Quand la science sert à tromper
Entendons-nous, il y a d’excellentes émissions scientifiques et de non moins excellents vulgarisateurs scientifiques. Ceci étant précisé, les discours scientifiques ne sont jamais innocents. La très grande entreprise le sait. Elle a su cultiver, au fil des décennies, l’art d’atténuer les effets négatifs que la connaissance de ce qu’elle fait pourrait avoir sur les chiffres d’affaires. Imaginez, par exemple, qu’au lieu de parler d’organismes génétiquement modifiés, les médias se mettent à utiliser les termes «plantes brevetées» et «plantes pesticides». C’est beaucoup plus proche de la réalité, mais avouez aussi que ça pourrait entrainer un sérieux débat public sur l’appropriation et la transformation du vivant.

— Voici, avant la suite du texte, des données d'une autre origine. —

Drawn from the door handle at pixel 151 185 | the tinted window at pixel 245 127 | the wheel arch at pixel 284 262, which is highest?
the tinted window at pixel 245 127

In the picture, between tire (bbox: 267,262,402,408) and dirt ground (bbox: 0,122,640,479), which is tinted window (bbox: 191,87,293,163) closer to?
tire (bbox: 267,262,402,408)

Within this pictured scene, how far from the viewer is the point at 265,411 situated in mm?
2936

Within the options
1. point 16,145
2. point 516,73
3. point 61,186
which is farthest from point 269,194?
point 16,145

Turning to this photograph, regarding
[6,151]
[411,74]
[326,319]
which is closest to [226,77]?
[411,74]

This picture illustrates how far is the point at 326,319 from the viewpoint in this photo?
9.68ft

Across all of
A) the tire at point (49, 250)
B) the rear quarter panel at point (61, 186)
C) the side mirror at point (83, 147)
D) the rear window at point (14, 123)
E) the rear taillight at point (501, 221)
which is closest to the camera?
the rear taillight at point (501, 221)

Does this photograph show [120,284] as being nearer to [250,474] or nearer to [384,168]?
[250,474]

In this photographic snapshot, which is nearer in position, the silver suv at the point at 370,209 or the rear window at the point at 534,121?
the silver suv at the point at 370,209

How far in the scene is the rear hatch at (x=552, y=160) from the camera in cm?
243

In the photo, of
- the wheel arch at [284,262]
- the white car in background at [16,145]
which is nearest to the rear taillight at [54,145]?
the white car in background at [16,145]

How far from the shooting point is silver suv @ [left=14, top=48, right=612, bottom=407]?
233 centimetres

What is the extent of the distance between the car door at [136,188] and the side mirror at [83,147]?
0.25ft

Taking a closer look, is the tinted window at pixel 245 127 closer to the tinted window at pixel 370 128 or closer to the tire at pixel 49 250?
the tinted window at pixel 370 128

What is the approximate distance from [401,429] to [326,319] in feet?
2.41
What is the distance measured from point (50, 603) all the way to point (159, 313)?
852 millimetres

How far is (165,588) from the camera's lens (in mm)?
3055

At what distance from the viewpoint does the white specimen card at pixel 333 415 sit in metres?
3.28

Au lieu de cela, le débat porte sur les mérites de la science de la génétique.
Dans une récente émission sur France Culture, Jean-Pierre Berlan, ingénieur agronome, économiste, n’hésite pas à qualifier de «corruption du vocabulaire typique d’une société de communication» l’usage de mots tel OGM, destinés à paralyser les débats publics (Terre à terre, Eleveurs et animaux domestiques).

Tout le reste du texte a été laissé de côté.